**Extrait retenu**
• • • •

Site : http://infokiosques.net/
Le lien de la page :
http://infokiosques.net/article.php3?id_article=2
http://infokiosques.net/IMG/rtf/la_tyrannie_de_l_absence_de_structure.rtf
Tout au long des années de formation du Mouvement de Libération
des Femmes, on a beaucoup plébiscité les dénommés
“groupes sans leadership ni structure”, comme étant
la principale, sinon l’unique forme d’organisation du mouvement.
L’origine de cette idée se trouve dans la réaction
naturelle à la société sur-structurée dans
laquelle nous sommes plongé-e-s, à l’inévitable
contrôle sur nos vies qu’elle confère à certain-e-s,
et à l’élitisme constant de la gauche et de groupes
similaires parmi celles/ceux qui sont supposé-e-s combattre cette
sur-structuration.
Pourtant, l’idée d’absence de structure est passée
du stade de saine contre-tendance à celui d’idée
allant de soi. Les notions qu’elle implique sont aussi faiblement
analysées que le terme est fortement utilisé, devenant
une part intrinsèque et indiscutable de l’idéologie
du Mouvement de Libération. A l’étape de gestation
du mouvement, cette question avait peu d’importance : une fois
définis ses objectifs et sa méthode principale, comme
la prise de conscience, le groupe de conscientisation “sans structure”
s’avérait être un excellent moyen pour atteindre
le dit objectif. Le caractère détendu et informel qui
le régissait était propice à la participation aux
discussions, et le climat de soutien mutuel qui se créait en
général permettait une meilleure perception de ce qui
était personnel. Si les résultats n’étaient
pas plus concrets que cette perception du personnel, cela n’avait
pas une grande importance, puisqu’en réalité il
n’y avait pas d’autre objectif que celui-ci.

• • • •

(Textes extraits page par page)
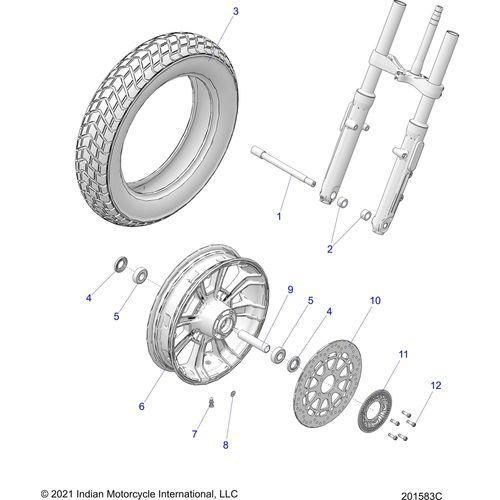 3

1

2

4

5

9

5

4

10

11

12

6

7

8

© 2021 Indian Motorcycle International, LLC

201583C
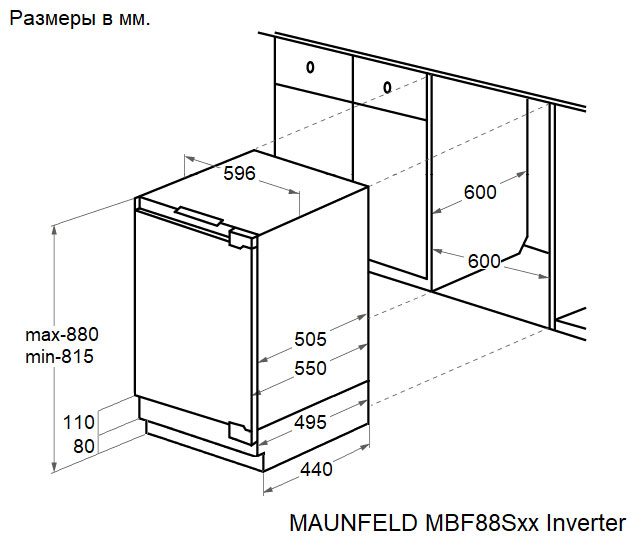 Размеры в мм.

0
0
596
600
600
max-880
min-815
505
550
110
80
495
440

MAUNFELD MBF88Sxx Inverter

• • • •

Recopiez, s'il vous plaît, l'extrait sur l'absence de structure en commençant par « s’avérait être un » et en poursuivant jusqu'à « objectif que celui-ci. ».

**Corrigé détaillé**
s’avérait être un excellent moyen pour atteindre
le dit objectif. Le caractère détendu et informel qui
le régissait était propice à la participation aux
discussions, et le climat de soutien mutuel qui se créait en
général permettait une meilleure perception de ce qui
était personnel. Si les résultats n’étaient
pas plus concrets que cette perception du personnel, cela n’avait
pas une grande importance, puisqu’en réalité il
n’y avait pas d’autre objectif que celui-ci.